The best chipping drill you can do, in my opinion, is the up-and-down drill. Take 1 ball, and try to get up and down from all over the green. This is a pretty fun drill and can be as challenging as you make it. The best way to get the most out of this drill is to segment it out with different wedges. Use your lob wedge for shots you would use it for on the course. Same with the sand wedge, your 52 or 50 degrees, and with your pitching wedge. In my opinion, this is hands down the best way to get your chipping into good shape. You can also use your irons and hybrids if you chip with those. 

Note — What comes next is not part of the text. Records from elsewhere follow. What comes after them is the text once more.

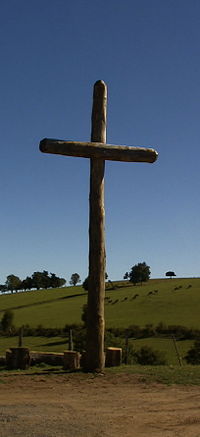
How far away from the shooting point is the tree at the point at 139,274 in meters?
110

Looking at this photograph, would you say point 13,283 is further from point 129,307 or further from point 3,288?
point 129,307

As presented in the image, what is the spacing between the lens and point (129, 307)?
74.5m

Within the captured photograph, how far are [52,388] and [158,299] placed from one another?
70052mm

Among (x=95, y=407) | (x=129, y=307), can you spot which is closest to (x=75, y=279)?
(x=129, y=307)

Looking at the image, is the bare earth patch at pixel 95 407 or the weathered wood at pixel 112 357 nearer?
the bare earth patch at pixel 95 407

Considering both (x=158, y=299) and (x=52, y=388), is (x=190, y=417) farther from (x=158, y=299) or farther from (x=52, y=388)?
(x=158, y=299)

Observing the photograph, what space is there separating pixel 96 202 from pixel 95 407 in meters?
6.18

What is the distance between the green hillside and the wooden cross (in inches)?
1758

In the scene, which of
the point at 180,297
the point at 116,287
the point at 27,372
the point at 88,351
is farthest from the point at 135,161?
the point at 116,287

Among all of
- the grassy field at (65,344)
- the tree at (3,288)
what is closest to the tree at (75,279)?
the tree at (3,288)

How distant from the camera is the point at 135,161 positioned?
578 inches

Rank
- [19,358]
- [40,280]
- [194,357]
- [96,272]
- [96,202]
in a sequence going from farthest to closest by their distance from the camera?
1. [40,280]
2. [194,357]
3. [19,358]
4. [96,202]
5. [96,272]

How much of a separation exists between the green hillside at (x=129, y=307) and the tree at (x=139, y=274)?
7.44 meters

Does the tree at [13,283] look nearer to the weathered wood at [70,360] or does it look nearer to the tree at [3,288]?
the tree at [3,288]
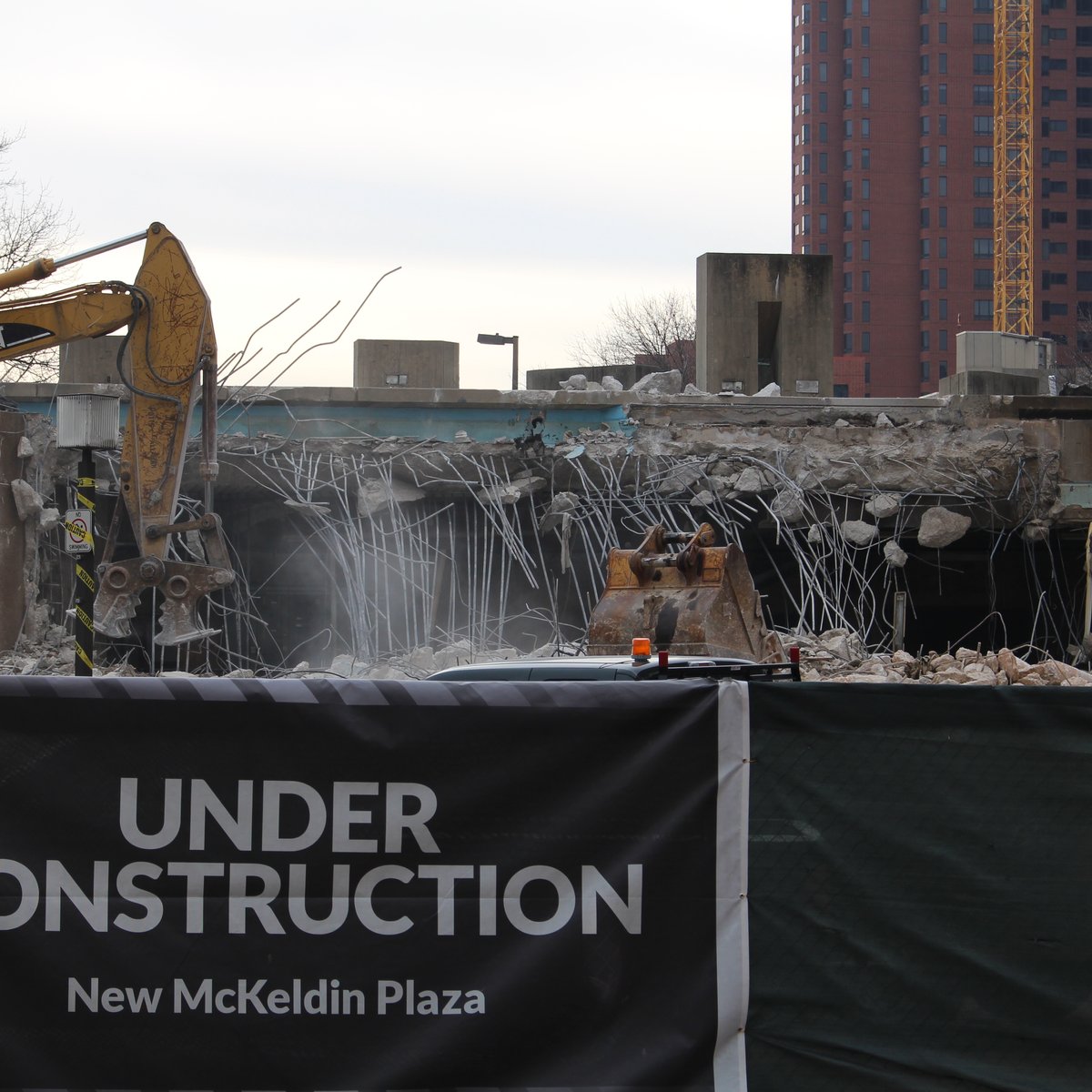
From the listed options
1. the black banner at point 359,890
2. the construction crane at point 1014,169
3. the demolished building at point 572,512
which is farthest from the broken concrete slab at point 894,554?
the construction crane at point 1014,169

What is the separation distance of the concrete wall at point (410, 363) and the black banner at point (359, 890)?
14296mm

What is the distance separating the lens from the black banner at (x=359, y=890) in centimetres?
432

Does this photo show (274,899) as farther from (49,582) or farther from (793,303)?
(793,303)

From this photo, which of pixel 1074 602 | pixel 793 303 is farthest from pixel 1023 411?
pixel 793 303

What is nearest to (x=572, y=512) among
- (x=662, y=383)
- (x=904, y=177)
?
(x=662, y=383)

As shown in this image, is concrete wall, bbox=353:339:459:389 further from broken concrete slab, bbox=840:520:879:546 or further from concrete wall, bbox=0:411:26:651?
broken concrete slab, bbox=840:520:879:546

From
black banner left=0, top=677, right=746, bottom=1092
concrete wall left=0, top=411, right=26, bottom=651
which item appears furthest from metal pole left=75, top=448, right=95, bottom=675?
concrete wall left=0, top=411, right=26, bottom=651

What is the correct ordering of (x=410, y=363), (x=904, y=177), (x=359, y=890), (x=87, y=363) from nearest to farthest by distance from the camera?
(x=359, y=890) < (x=87, y=363) < (x=410, y=363) < (x=904, y=177)

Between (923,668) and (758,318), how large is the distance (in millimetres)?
8781

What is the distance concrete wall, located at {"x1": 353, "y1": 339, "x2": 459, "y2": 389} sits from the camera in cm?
1856

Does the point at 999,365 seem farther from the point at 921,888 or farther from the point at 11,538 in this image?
the point at 921,888

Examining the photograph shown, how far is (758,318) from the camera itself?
66.6ft

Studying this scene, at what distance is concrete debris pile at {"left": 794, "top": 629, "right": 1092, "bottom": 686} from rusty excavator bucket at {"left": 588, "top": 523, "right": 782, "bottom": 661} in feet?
3.87

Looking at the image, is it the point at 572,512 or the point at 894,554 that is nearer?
the point at 894,554
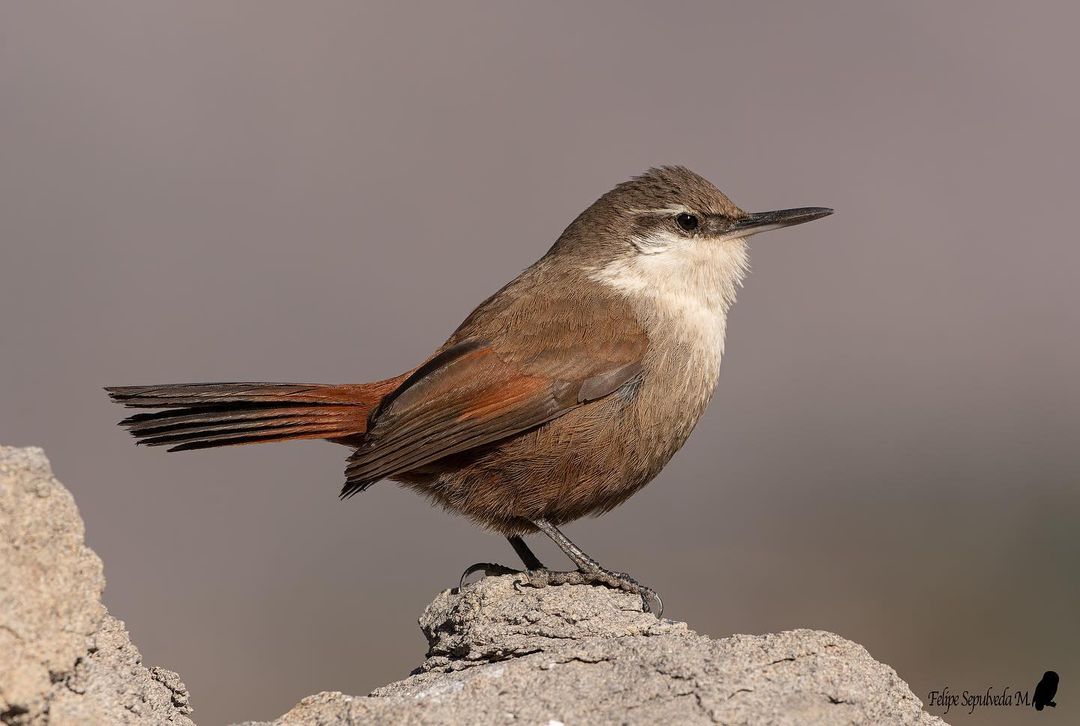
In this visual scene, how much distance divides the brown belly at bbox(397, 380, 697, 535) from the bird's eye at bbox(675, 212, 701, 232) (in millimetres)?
1156

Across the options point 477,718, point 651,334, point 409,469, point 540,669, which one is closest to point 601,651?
point 540,669

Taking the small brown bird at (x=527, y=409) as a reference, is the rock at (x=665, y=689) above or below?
below

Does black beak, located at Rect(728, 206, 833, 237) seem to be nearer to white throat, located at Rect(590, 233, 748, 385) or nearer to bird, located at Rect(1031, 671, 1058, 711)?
white throat, located at Rect(590, 233, 748, 385)

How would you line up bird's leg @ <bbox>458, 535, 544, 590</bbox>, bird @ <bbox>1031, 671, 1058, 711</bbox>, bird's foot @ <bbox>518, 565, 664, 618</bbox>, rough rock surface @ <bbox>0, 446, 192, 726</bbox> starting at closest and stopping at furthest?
rough rock surface @ <bbox>0, 446, 192, 726</bbox>
bird's foot @ <bbox>518, 565, 664, 618</bbox>
bird's leg @ <bbox>458, 535, 544, 590</bbox>
bird @ <bbox>1031, 671, 1058, 711</bbox>

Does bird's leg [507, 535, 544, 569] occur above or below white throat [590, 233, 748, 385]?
below

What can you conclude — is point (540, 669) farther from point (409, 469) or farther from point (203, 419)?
point (203, 419)

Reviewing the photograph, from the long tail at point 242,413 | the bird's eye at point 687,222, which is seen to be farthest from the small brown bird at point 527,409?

Putting is the most important part of scoring. It doesn’t matter if you hit a wedge to 10 feet if you miss the putt. The best drills you can do for putting have been mostly detailed in previous posts, so let's talk about the scoring putting drills that you can do. The first one is the under-par drill. Set a tee for your par putts 4 ft above and below the hole. Then set your birdie putts 12 feet to the right and left of the hole. This means you get a downhill par putt, an uphill par putt, a right-to-left birdie putt, and a left-to-right birdie putt, so you get to work on a little bit of everything. The goal is to go around the tees hitting putts and trying to get to 10 under. Stop after 30 minutes as you will start to lose focus, and then you are only hurting yourself. The next putting drill is just 18 hole putting game. You are trying to lag putt it close, and then make the putt. 2 putts is a par, and 1 putt is a birdie. Give yourself several birdie putts and several hard lag putts. A great way to do this is to set up a random number generator from 8 to 60, shorter if your putting green isn’t that long. Hit the generator, and go ahead and putt it from that distance out for 18 holes. The goal is, of course, to be under par. If you are over par, you failed that drill. This will get you really good at lag putting and eliminate those terrible 3 putts. 



Breaking 70 is hard, and you won’t ever do it every single time you go out. If you get your scoring average under 70, you are a pretty elite player and should probably be playing in some amateur tournaments and challenging yourself even more. Scoring that low takes a lot of work and upkeep for your game. You can’t just practice here and there. You have to work on your game every week. Most importantly, let CTRL help you to get there!